By now, the providers will be kicking off with their induction days and first sets of lessons, usually known as ‘small group sessions’ (tutorials / seminars) and ‘large group sessions’ (lectures).
Big piece of advice number 1: Take an empty suitcase on the first day. Unless you are the Incredible Hulk in disguise, or unless your provider has stated that they will be providing you with something to carry the materials in, you are certainly going to need help getting the materials home, so a suitcase is the most sensible option.
Also, for the rest of the year, we would suggest buying a bag that has wheels or a seriously strong backpack. You’re going to be using several of the heavier texts on a daily basis and, unless you have something against your back, will not want to carry them in anything that requires you lifting it repeatedly. Having access to a locker might lessen this, but you might find that you struggle with preparing for lessons if your books are languishing at Law School while you are several miles away, particularly if you want to highlight and annotate.
The materials provided will vary between providers, however you will all get the core practitioner texts (two volumes of the White Book, plus either Blackstone’s or Archbold), and probably a selection of supplementary guides to help you through topics like Opinion Writing and Ethics. You are also likely to get any prep materials for your first few weeks, and possibly briefs to be used throughout the year. In other words, you will be getting a lot of materials, and they are all very important, so do try to get them home in one piece!
For the rest of your first few weeks, my biggest piece of advice would be to really plan ahead and prepare for the sessions. It seems so easy to say ‘oh I will read those 4 chapters next week when I can be bothered‘, but honestly you will never get round to it. The more you do now, the less you will have to do when it comes to revision, and trust me that is a good thing!

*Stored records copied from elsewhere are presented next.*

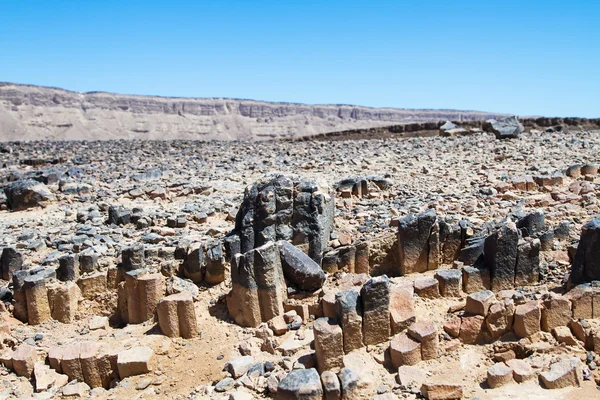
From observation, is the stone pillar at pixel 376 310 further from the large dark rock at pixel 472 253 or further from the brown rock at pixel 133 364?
the brown rock at pixel 133 364

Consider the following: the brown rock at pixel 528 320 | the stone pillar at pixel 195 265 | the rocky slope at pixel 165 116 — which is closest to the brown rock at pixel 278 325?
the stone pillar at pixel 195 265

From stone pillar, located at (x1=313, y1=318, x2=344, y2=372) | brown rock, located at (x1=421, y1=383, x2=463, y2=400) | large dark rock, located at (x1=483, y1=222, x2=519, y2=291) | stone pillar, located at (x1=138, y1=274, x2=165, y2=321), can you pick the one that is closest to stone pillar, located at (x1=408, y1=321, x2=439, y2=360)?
brown rock, located at (x1=421, y1=383, x2=463, y2=400)

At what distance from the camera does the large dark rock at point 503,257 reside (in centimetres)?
592

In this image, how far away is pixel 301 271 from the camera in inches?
245

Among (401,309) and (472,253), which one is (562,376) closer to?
(401,309)

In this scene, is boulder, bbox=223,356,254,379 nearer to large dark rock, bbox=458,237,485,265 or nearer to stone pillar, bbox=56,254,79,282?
stone pillar, bbox=56,254,79,282

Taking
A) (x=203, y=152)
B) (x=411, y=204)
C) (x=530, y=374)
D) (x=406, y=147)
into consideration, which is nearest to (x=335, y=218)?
(x=411, y=204)

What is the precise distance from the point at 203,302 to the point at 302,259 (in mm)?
1322

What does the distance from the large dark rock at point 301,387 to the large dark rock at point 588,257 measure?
3033 millimetres

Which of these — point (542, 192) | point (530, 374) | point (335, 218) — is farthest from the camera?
point (542, 192)

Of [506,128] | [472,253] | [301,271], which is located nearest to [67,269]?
[301,271]

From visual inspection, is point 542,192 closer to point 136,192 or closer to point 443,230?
point 443,230

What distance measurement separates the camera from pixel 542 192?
367 inches

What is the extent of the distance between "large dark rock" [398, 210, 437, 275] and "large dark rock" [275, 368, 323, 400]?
237cm
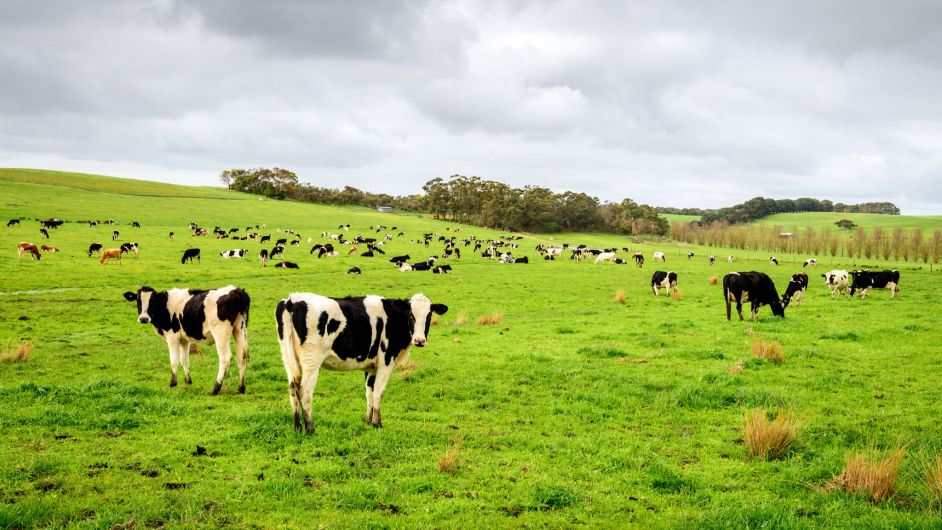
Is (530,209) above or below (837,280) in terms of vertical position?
above

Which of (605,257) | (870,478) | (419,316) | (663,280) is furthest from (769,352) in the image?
(605,257)

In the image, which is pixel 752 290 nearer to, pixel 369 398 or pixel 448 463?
pixel 369 398

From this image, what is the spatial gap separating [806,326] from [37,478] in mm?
22728

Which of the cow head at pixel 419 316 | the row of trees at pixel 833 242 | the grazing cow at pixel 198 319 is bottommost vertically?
the grazing cow at pixel 198 319

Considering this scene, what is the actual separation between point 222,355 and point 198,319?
3.51 feet

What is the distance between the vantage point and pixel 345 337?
9102mm

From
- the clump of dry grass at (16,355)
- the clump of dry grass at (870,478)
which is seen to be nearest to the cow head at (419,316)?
the clump of dry grass at (870,478)

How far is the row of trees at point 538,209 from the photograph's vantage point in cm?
13388

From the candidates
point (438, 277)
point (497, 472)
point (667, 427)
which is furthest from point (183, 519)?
point (438, 277)

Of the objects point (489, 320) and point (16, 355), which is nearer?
point (16, 355)

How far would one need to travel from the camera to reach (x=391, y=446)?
830 cm

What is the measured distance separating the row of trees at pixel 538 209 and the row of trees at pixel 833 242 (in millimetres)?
11596

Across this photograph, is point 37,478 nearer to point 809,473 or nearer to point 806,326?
point 809,473

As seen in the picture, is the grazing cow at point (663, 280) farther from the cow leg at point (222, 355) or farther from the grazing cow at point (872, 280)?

Another general comment about the structure of learning on the BPTC: I found it to be really quite different from university. On the BPTC there really is no way you can turn up to lessons without having done the preparation. You can’t hide away in a corner, make notes, and leave it at that. You really really really do have to do the work – I can’t emphasise it enough!
The first few weeks are likely to be introductions to the basics of legal research and each of the core areas of study. Get to grips with the basics and make sure you do this well, and you will have a solid grounding for the rest of the course. If there is something you do not understand, ask someone! The course tends to build on the initial information bit by bit, so there is no escaping any tricky areas.
Finally, your Inn should be getting in touch with some introductory events by now. Make sure you throw yourselves into these and get networking. Get involved in mooting and other societies, but do remember to balance your time, and try not to take on too much! This is probably your least busy time of the year, however, so do make the most of it. Those of you at Inner Temple will have had me, Emily, speaking at your Introductory Evening, so do feel free to approach me afterwards and ask any questions about mooting or the course in general.
Over the next few weeks, we will take a closer look at the practitioner texts. In the meantime, good luck!